Saved data entries:
========================================================================

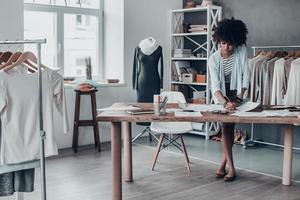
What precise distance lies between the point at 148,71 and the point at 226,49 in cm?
194

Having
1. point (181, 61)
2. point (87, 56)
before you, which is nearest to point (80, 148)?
point (87, 56)

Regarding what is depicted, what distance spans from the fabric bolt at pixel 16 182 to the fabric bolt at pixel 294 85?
3427mm

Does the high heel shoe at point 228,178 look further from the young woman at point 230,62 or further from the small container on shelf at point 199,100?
the small container on shelf at point 199,100

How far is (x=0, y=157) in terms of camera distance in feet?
8.40

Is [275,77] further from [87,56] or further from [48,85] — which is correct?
[48,85]

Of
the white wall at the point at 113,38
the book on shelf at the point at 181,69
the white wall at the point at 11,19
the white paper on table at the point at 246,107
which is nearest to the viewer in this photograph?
the white paper on table at the point at 246,107

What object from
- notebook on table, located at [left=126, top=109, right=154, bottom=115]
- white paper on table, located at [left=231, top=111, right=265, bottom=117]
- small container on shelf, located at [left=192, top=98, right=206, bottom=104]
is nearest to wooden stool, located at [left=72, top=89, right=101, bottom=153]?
small container on shelf, located at [left=192, top=98, right=206, bottom=104]

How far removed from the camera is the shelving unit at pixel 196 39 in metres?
6.29

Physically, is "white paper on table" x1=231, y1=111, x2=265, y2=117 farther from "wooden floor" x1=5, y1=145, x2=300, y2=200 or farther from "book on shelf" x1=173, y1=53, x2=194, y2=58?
"book on shelf" x1=173, y1=53, x2=194, y2=58

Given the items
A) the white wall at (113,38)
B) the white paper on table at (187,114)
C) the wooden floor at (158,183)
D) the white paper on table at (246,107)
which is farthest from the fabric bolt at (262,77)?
the white paper on table at (187,114)

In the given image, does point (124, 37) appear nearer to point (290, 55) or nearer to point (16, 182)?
point (290, 55)

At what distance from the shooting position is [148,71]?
227 inches

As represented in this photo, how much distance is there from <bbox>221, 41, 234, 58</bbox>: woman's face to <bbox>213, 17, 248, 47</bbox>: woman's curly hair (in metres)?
0.03

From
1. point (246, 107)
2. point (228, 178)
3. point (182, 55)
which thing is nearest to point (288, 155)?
point (228, 178)
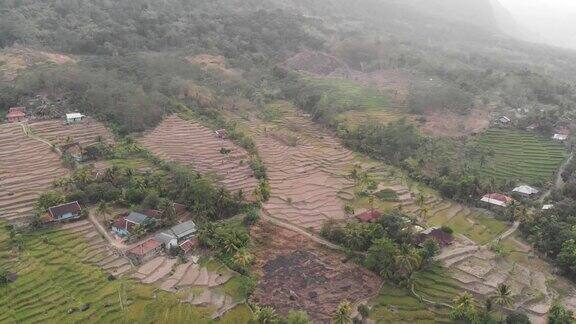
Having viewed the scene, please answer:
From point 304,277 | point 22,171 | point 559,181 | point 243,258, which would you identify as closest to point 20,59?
point 22,171

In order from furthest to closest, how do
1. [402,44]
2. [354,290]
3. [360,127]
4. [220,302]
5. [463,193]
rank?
[402,44], [360,127], [463,193], [354,290], [220,302]

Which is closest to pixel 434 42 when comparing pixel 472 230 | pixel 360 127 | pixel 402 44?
pixel 402 44

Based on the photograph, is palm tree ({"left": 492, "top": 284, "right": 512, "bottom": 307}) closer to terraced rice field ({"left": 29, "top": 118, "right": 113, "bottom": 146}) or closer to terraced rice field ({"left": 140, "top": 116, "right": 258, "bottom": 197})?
terraced rice field ({"left": 140, "top": 116, "right": 258, "bottom": 197})

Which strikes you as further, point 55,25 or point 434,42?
point 434,42

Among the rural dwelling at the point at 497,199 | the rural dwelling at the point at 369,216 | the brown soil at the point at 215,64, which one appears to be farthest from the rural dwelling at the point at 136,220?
the brown soil at the point at 215,64

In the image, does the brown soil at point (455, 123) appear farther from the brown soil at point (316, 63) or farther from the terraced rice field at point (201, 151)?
the brown soil at point (316, 63)

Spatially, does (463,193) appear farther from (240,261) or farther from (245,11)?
(245,11)

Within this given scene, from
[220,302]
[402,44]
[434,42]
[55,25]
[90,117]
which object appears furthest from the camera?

========================================================================

In the listing, rewrite the part that opens with the line containing "What object from" and closes with the line containing "- small container" as a JSON list of strings, one string per line and no blank lines.

Worked solution >>
[
  "What object from",
  "- notebook on table, located at [left=126, top=109, right=154, bottom=115]",
  "- white paper on table, located at [left=231, top=111, right=265, bottom=117]",
  "- small container on shelf, located at [left=192, top=98, right=206, bottom=104]"
]